What is asked:
1 – Repeat the bike forum thread from "Which wheelset did" up to and including "on the wall!".
2 – In the bike forum thread, list each distinct figure that carries a unit of centimeters, grams or miles per hour.
3 – Write the next part of the bike forum thread, picking up after its last sentence.

Selection:
====
Glad I found this post! I have the 54cm frame, same as you, and am eagerly awaiting arrival of my Vuelta wheels from Nashbar (got quite a deal, considering weight/price point!) and SRAM Force components. I am SO pumped and can't wait to get on the bike!

Any more comments on how the frame rides??


Mike


----------



## Syncmaster (Aug 12, 2011)

mlewis73 said:


> Glad I found this post! I have the 54cm frame, same as you, and am eagerly awaiting arrival of my Vuelta wheels from Nashbar (got quite a deal, considering weight/price point!) and SRAM Force components. I am SO pumped and can't wait to get on the bike!
> 
> Any more comments on how the frame rides??
> 
> ...


Which wheelset did you end up getting? I just looked at the Vuelta Corsa Lite set and they seem like a great deal. $279 and 1578g. They're lighter than the Aksiums I have. 

Should be a sweet build with the SRAM Force group! I'm sure it'll be very light and quick. 

I've been having a blast on mine and the only regret I have is not having enough time to ride it! Especially with this lousy hurricane happening now... Sucks to see it just hanging on the wall! 

I did a few laps around central park with my brother the other day averaging around 18-19mph and topping out around 32mph down hill on some very small hills and the bike feels very nice. I'll be taking it on some longer rides when the weather clears up.
====
Material provided:
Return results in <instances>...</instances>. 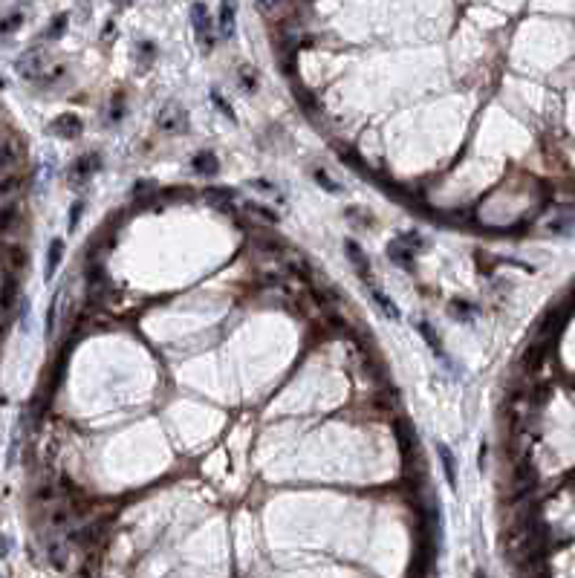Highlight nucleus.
<instances>
[{"mask_svg": "<svg viewBox=\"0 0 575 578\" xmlns=\"http://www.w3.org/2000/svg\"><path fill=\"white\" fill-rule=\"evenodd\" d=\"M191 23H194V35H197V41L202 44V49H214L217 32H214V20L208 18V6L194 4V6H191Z\"/></svg>", "mask_w": 575, "mask_h": 578, "instance_id": "1", "label": "nucleus"}, {"mask_svg": "<svg viewBox=\"0 0 575 578\" xmlns=\"http://www.w3.org/2000/svg\"><path fill=\"white\" fill-rule=\"evenodd\" d=\"M157 128L165 131V133H186L188 131V113L179 104H168L157 116Z\"/></svg>", "mask_w": 575, "mask_h": 578, "instance_id": "2", "label": "nucleus"}, {"mask_svg": "<svg viewBox=\"0 0 575 578\" xmlns=\"http://www.w3.org/2000/svg\"><path fill=\"white\" fill-rule=\"evenodd\" d=\"M18 73L29 81H44V73H47V61H44V52L41 49H29L26 55L18 58Z\"/></svg>", "mask_w": 575, "mask_h": 578, "instance_id": "3", "label": "nucleus"}, {"mask_svg": "<svg viewBox=\"0 0 575 578\" xmlns=\"http://www.w3.org/2000/svg\"><path fill=\"white\" fill-rule=\"evenodd\" d=\"M344 249H347V258H350V263H353V269L358 272L361 278L368 281V287H373V266H370V260H368V255L361 252V246L356 240H344Z\"/></svg>", "mask_w": 575, "mask_h": 578, "instance_id": "4", "label": "nucleus"}, {"mask_svg": "<svg viewBox=\"0 0 575 578\" xmlns=\"http://www.w3.org/2000/svg\"><path fill=\"white\" fill-rule=\"evenodd\" d=\"M243 211H246V215L258 223V226H278L281 223V217H278V211H272L269 205H263V203H255V200H246L243 203Z\"/></svg>", "mask_w": 575, "mask_h": 578, "instance_id": "5", "label": "nucleus"}, {"mask_svg": "<svg viewBox=\"0 0 575 578\" xmlns=\"http://www.w3.org/2000/svg\"><path fill=\"white\" fill-rule=\"evenodd\" d=\"M81 131H84V125H81V119H78L75 113H61V116L52 121V133H55V136L75 139V136H81Z\"/></svg>", "mask_w": 575, "mask_h": 578, "instance_id": "6", "label": "nucleus"}, {"mask_svg": "<svg viewBox=\"0 0 575 578\" xmlns=\"http://www.w3.org/2000/svg\"><path fill=\"white\" fill-rule=\"evenodd\" d=\"M202 200L211 203L220 211H231V200H234V191L231 188H223V186H208L202 188Z\"/></svg>", "mask_w": 575, "mask_h": 578, "instance_id": "7", "label": "nucleus"}, {"mask_svg": "<svg viewBox=\"0 0 575 578\" xmlns=\"http://www.w3.org/2000/svg\"><path fill=\"white\" fill-rule=\"evenodd\" d=\"M191 168H194L200 176H217L220 159L211 154V150H200V154H194V159H191Z\"/></svg>", "mask_w": 575, "mask_h": 578, "instance_id": "8", "label": "nucleus"}, {"mask_svg": "<svg viewBox=\"0 0 575 578\" xmlns=\"http://www.w3.org/2000/svg\"><path fill=\"white\" fill-rule=\"evenodd\" d=\"M214 32H217V38H223V41H229V38L234 35V6H231V4H223V6L217 9Z\"/></svg>", "mask_w": 575, "mask_h": 578, "instance_id": "9", "label": "nucleus"}, {"mask_svg": "<svg viewBox=\"0 0 575 578\" xmlns=\"http://www.w3.org/2000/svg\"><path fill=\"white\" fill-rule=\"evenodd\" d=\"M387 258L393 260V263H397L399 269H405V272H413V252L405 246V243H399V240H393L390 243V246H387Z\"/></svg>", "mask_w": 575, "mask_h": 578, "instance_id": "10", "label": "nucleus"}, {"mask_svg": "<svg viewBox=\"0 0 575 578\" xmlns=\"http://www.w3.org/2000/svg\"><path fill=\"white\" fill-rule=\"evenodd\" d=\"M102 168V157L99 154H87V157H78L75 165H73V179H90L96 171Z\"/></svg>", "mask_w": 575, "mask_h": 578, "instance_id": "11", "label": "nucleus"}, {"mask_svg": "<svg viewBox=\"0 0 575 578\" xmlns=\"http://www.w3.org/2000/svg\"><path fill=\"white\" fill-rule=\"evenodd\" d=\"M437 454H440V463H442V471H445V483L451 489H457V463H454V451L442 442H437Z\"/></svg>", "mask_w": 575, "mask_h": 578, "instance_id": "12", "label": "nucleus"}, {"mask_svg": "<svg viewBox=\"0 0 575 578\" xmlns=\"http://www.w3.org/2000/svg\"><path fill=\"white\" fill-rule=\"evenodd\" d=\"M47 555H49V564L55 567V570H64L67 567V561H70V546H67V541H49V546H47Z\"/></svg>", "mask_w": 575, "mask_h": 578, "instance_id": "13", "label": "nucleus"}, {"mask_svg": "<svg viewBox=\"0 0 575 578\" xmlns=\"http://www.w3.org/2000/svg\"><path fill=\"white\" fill-rule=\"evenodd\" d=\"M370 298H373V303L379 307V313H385V318H387V321H399V307L390 301V295H385L382 289L370 287Z\"/></svg>", "mask_w": 575, "mask_h": 578, "instance_id": "14", "label": "nucleus"}, {"mask_svg": "<svg viewBox=\"0 0 575 578\" xmlns=\"http://www.w3.org/2000/svg\"><path fill=\"white\" fill-rule=\"evenodd\" d=\"M518 578H550L547 558H532V561L518 564Z\"/></svg>", "mask_w": 575, "mask_h": 578, "instance_id": "15", "label": "nucleus"}, {"mask_svg": "<svg viewBox=\"0 0 575 578\" xmlns=\"http://www.w3.org/2000/svg\"><path fill=\"white\" fill-rule=\"evenodd\" d=\"M99 567H102V550L84 553V561L78 567V578H99Z\"/></svg>", "mask_w": 575, "mask_h": 578, "instance_id": "16", "label": "nucleus"}, {"mask_svg": "<svg viewBox=\"0 0 575 578\" xmlns=\"http://www.w3.org/2000/svg\"><path fill=\"white\" fill-rule=\"evenodd\" d=\"M237 84L246 90V93H258V70L252 64H240L237 67Z\"/></svg>", "mask_w": 575, "mask_h": 578, "instance_id": "17", "label": "nucleus"}, {"mask_svg": "<svg viewBox=\"0 0 575 578\" xmlns=\"http://www.w3.org/2000/svg\"><path fill=\"white\" fill-rule=\"evenodd\" d=\"M15 165H18L15 147H12L6 139H0V176H6L9 171H15Z\"/></svg>", "mask_w": 575, "mask_h": 578, "instance_id": "18", "label": "nucleus"}, {"mask_svg": "<svg viewBox=\"0 0 575 578\" xmlns=\"http://www.w3.org/2000/svg\"><path fill=\"white\" fill-rule=\"evenodd\" d=\"M61 255H64V240H52L49 243V255H47V278H52L58 272V263H61Z\"/></svg>", "mask_w": 575, "mask_h": 578, "instance_id": "19", "label": "nucleus"}, {"mask_svg": "<svg viewBox=\"0 0 575 578\" xmlns=\"http://www.w3.org/2000/svg\"><path fill=\"white\" fill-rule=\"evenodd\" d=\"M416 330H419V336L425 339L428 344H431V350L440 356V359H445V353H442V344H440V336H437V330L434 327H428L425 321H416Z\"/></svg>", "mask_w": 575, "mask_h": 578, "instance_id": "20", "label": "nucleus"}, {"mask_svg": "<svg viewBox=\"0 0 575 578\" xmlns=\"http://www.w3.org/2000/svg\"><path fill=\"white\" fill-rule=\"evenodd\" d=\"M313 176H315V182H318V186H321L324 191H329V194H339V191H341V186H339V182L327 174V168L315 165V168H313Z\"/></svg>", "mask_w": 575, "mask_h": 578, "instance_id": "21", "label": "nucleus"}, {"mask_svg": "<svg viewBox=\"0 0 575 578\" xmlns=\"http://www.w3.org/2000/svg\"><path fill=\"white\" fill-rule=\"evenodd\" d=\"M18 191H20V179L18 176H0V200L18 197Z\"/></svg>", "mask_w": 575, "mask_h": 578, "instance_id": "22", "label": "nucleus"}, {"mask_svg": "<svg viewBox=\"0 0 575 578\" xmlns=\"http://www.w3.org/2000/svg\"><path fill=\"white\" fill-rule=\"evenodd\" d=\"M64 32H67V15H55V18H52V23H49V29L44 32V38L55 41V38H61Z\"/></svg>", "mask_w": 575, "mask_h": 578, "instance_id": "23", "label": "nucleus"}, {"mask_svg": "<svg viewBox=\"0 0 575 578\" xmlns=\"http://www.w3.org/2000/svg\"><path fill=\"white\" fill-rule=\"evenodd\" d=\"M4 260H6V266L15 269V272H20V269L26 266V255H23V249H18V246H15V249H6V252H4Z\"/></svg>", "mask_w": 575, "mask_h": 578, "instance_id": "24", "label": "nucleus"}, {"mask_svg": "<svg viewBox=\"0 0 575 578\" xmlns=\"http://www.w3.org/2000/svg\"><path fill=\"white\" fill-rule=\"evenodd\" d=\"M18 220V208L15 205H0V231H9Z\"/></svg>", "mask_w": 575, "mask_h": 578, "instance_id": "25", "label": "nucleus"}, {"mask_svg": "<svg viewBox=\"0 0 575 578\" xmlns=\"http://www.w3.org/2000/svg\"><path fill=\"white\" fill-rule=\"evenodd\" d=\"M298 99H301V104H304V110H307L310 116H321V113H324L321 102H318L313 93H298Z\"/></svg>", "mask_w": 575, "mask_h": 578, "instance_id": "26", "label": "nucleus"}, {"mask_svg": "<svg viewBox=\"0 0 575 578\" xmlns=\"http://www.w3.org/2000/svg\"><path fill=\"white\" fill-rule=\"evenodd\" d=\"M136 58H139V64H150V61L157 58V47L150 44V41H142V44L136 47Z\"/></svg>", "mask_w": 575, "mask_h": 578, "instance_id": "27", "label": "nucleus"}, {"mask_svg": "<svg viewBox=\"0 0 575 578\" xmlns=\"http://www.w3.org/2000/svg\"><path fill=\"white\" fill-rule=\"evenodd\" d=\"M20 23H23V15H20V12H15V15H6L4 20H0V32H4V35H9V32H15V29H20Z\"/></svg>", "mask_w": 575, "mask_h": 578, "instance_id": "28", "label": "nucleus"}, {"mask_svg": "<svg viewBox=\"0 0 575 578\" xmlns=\"http://www.w3.org/2000/svg\"><path fill=\"white\" fill-rule=\"evenodd\" d=\"M211 102H214V107H217V110H220V113H223V116H226L229 121H237V116H234L231 104H229V102H226V99H223V96L217 93V90H214V93H211Z\"/></svg>", "mask_w": 575, "mask_h": 578, "instance_id": "29", "label": "nucleus"}, {"mask_svg": "<svg viewBox=\"0 0 575 578\" xmlns=\"http://www.w3.org/2000/svg\"><path fill=\"white\" fill-rule=\"evenodd\" d=\"M15 301H18V284H15V281H9V284L4 287V292H0V303H4V307L9 310Z\"/></svg>", "mask_w": 575, "mask_h": 578, "instance_id": "30", "label": "nucleus"}, {"mask_svg": "<svg viewBox=\"0 0 575 578\" xmlns=\"http://www.w3.org/2000/svg\"><path fill=\"white\" fill-rule=\"evenodd\" d=\"M249 186L255 188V191H260V194H266V197H275V200H281V191L275 188V186H266V179H252Z\"/></svg>", "mask_w": 575, "mask_h": 578, "instance_id": "31", "label": "nucleus"}, {"mask_svg": "<svg viewBox=\"0 0 575 578\" xmlns=\"http://www.w3.org/2000/svg\"><path fill=\"white\" fill-rule=\"evenodd\" d=\"M448 313H451V315H460V318H471L474 307H471V303H463V301H454L451 307H448Z\"/></svg>", "mask_w": 575, "mask_h": 578, "instance_id": "32", "label": "nucleus"}, {"mask_svg": "<svg viewBox=\"0 0 575 578\" xmlns=\"http://www.w3.org/2000/svg\"><path fill=\"white\" fill-rule=\"evenodd\" d=\"M81 211H84V203L78 200V203H73V211H70V231H75V226H78V217H81Z\"/></svg>", "mask_w": 575, "mask_h": 578, "instance_id": "33", "label": "nucleus"}, {"mask_svg": "<svg viewBox=\"0 0 575 578\" xmlns=\"http://www.w3.org/2000/svg\"><path fill=\"white\" fill-rule=\"evenodd\" d=\"M122 116H125V113H122V96H116V99H113V110H110V119H113V121H119Z\"/></svg>", "mask_w": 575, "mask_h": 578, "instance_id": "34", "label": "nucleus"}, {"mask_svg": "<svg viewBox=\"0 0 575 578\" xmlns=\"http://www.w3.org/2000/svg\"><path fill=\"white\" fill-rule=\"evenodd\" d=\"M474 578H486V572H474Z\"/></svg>", "mask_w": 575, "mask_h": 578, "instance_id": "35", "label": "nucleus"}]
</instances>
====
Task-by-task outputs:
1 –
Which wheelset did you end up getting? I just looked at the Vuelta Corsa Lite set and they seem like a great deal. $279 and 1578g. They're lighter than the Aksiums I have. 

Should be a sweet build with the SRAM Force group! I'm sure it'll be very light and quick. 

I've been having a blast on mine and the only regret I have is not having enough time to ride it! Especially with this lousy hurricane happening now... Sucks to see it just hanging on the wall!

2 –
54cm
1578g
18-19mph
32mph

3 –
Hope you enjoy your build! Post pics and stats once it's done! Would love to see how our bikes compare.


----------



## mlewis73 (Apr 1, 2005)

Syncmaster,

Got the Vuelta Corsa Lites for $279 off Nashbar. I could not justify another $170 for less than a fifth of a pound of rolling weight between the two wheels. At my level, such a purchase would be ostentatious, as 0.17 pound is NOT going to put me on the podium.

When finances are more free and if I ever begin bicycle racing again, I may consider something lighter... but that is awhile down the road. I'm a runner, not a competitive cyclist.

At any rate... I'll snap some pics when the bike is assembled. Should be a week or so, unless I hit a snag or some key part doesn't arrive in a timely manner.


Mike


----------



## Optimus (Jun 18, 2010)

What fork are you all putting on it?


----------



## mlewis73 (Apr 1, 2005)

I went with Nashbar's full carbon fork... solely due to value. We'll see how it rides...


----------



## Syncmaster (Aug 12, 2011)

I used the full carbon fork that came off the Motobecane Imortal Force. Very light!


----------



## Syncmaster (Aug 12, 2011)

So I finally took some pics of the Motobecane carbon frame that I got all these parts from. Cracks and chips around the top of the Seat Tube. And some scratches along the left chain stay. You think it can be repaired if someone wanted to repair it? I think I'll throw it up on ebay and see what I can get. I know there are some people who buy broken frames as wall art or to paint or whatever... I'll be sure to state it's broken and has no warranty, and that I'm not responsible for anything.....


----------



## mlewis73 (Apr 1, 2005)

Enough duct tape can fix anything.


----------



## mjmi11er (Apr 5, 2006)

is this the same frame that comes with the "al-2" bike with 105 components from nashbar?


----------



## uthiroid (Sep 3, 2011)

*i don't think so*

i think this is a different frame. the al-2 didn't mention any carbon.


----------



## mlewis73 (Apr 1, 2005)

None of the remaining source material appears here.